=== PASSAGE GIVEN ===
Chess Notebook, Part 2

Chess Notebook, Part 2

Chessmo
Chessmo
Feb 8, 2015, 9:37 PM |
14

I graduated from college with dozens of notebooks floating in my wake. In my professional career I've always attended meetings with a bound notebook in hand. The process of writing notes helps me process and integrate information. So, it was natural that I adopted the same approach when I decided to take a serious stab at chess improvement.

In my first Chess Notebook blog post I described the way I use my bound notebook for taking traditional, chronological notes on whatever chess book or subject I am currently studying. I also included a description of the adhesive labels and chess notation I use to make it neat and easy to illustrate chess positions.

Tonight I'd like to describe the second type of chess notebook I maintain. I used the word "maintain" because, unlike the bound notebook mentioned above, this one is looseleaf. This enables me to add and remove pages, or entire sections, as my needs change, allowing me to cultivate and grow the notebook over time.
===
*EXERCISE INSTRUCTIONS:*
According to the chess notebook post, what did the author's first Chess Notebook blog post describe? The items that come next are separate material with no connection to the chess notebook post.
=== SUPPLIED INFORMATION ===
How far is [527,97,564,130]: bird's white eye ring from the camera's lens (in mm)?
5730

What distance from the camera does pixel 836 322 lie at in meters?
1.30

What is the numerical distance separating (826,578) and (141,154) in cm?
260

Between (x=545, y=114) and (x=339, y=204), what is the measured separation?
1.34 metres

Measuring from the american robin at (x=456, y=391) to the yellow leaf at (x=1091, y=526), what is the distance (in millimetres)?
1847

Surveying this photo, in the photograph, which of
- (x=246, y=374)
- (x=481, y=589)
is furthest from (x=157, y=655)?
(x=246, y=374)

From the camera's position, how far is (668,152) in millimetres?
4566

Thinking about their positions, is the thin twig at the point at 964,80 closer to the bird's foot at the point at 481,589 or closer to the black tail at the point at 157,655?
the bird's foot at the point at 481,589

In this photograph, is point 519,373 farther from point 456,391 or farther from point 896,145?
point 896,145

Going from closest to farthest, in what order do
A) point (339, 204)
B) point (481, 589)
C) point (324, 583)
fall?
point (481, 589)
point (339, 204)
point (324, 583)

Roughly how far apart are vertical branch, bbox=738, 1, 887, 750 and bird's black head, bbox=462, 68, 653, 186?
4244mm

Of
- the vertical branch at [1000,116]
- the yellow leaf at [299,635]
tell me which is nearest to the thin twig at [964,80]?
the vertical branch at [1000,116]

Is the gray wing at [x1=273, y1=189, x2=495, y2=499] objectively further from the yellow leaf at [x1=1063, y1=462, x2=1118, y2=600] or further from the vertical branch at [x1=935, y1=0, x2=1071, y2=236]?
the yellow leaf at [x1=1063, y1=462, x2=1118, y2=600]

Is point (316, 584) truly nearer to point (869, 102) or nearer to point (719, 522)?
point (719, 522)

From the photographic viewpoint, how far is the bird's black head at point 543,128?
===
*REPLY TO THE TASK:*
- The way the author uses a bound notebook for traditional, chronological notes on the chess book or subject being studied
- The adhesive labels the author uses to make the notebook neat and make chess positions easy to illustrate
- The chess notation the author uses for the same purpose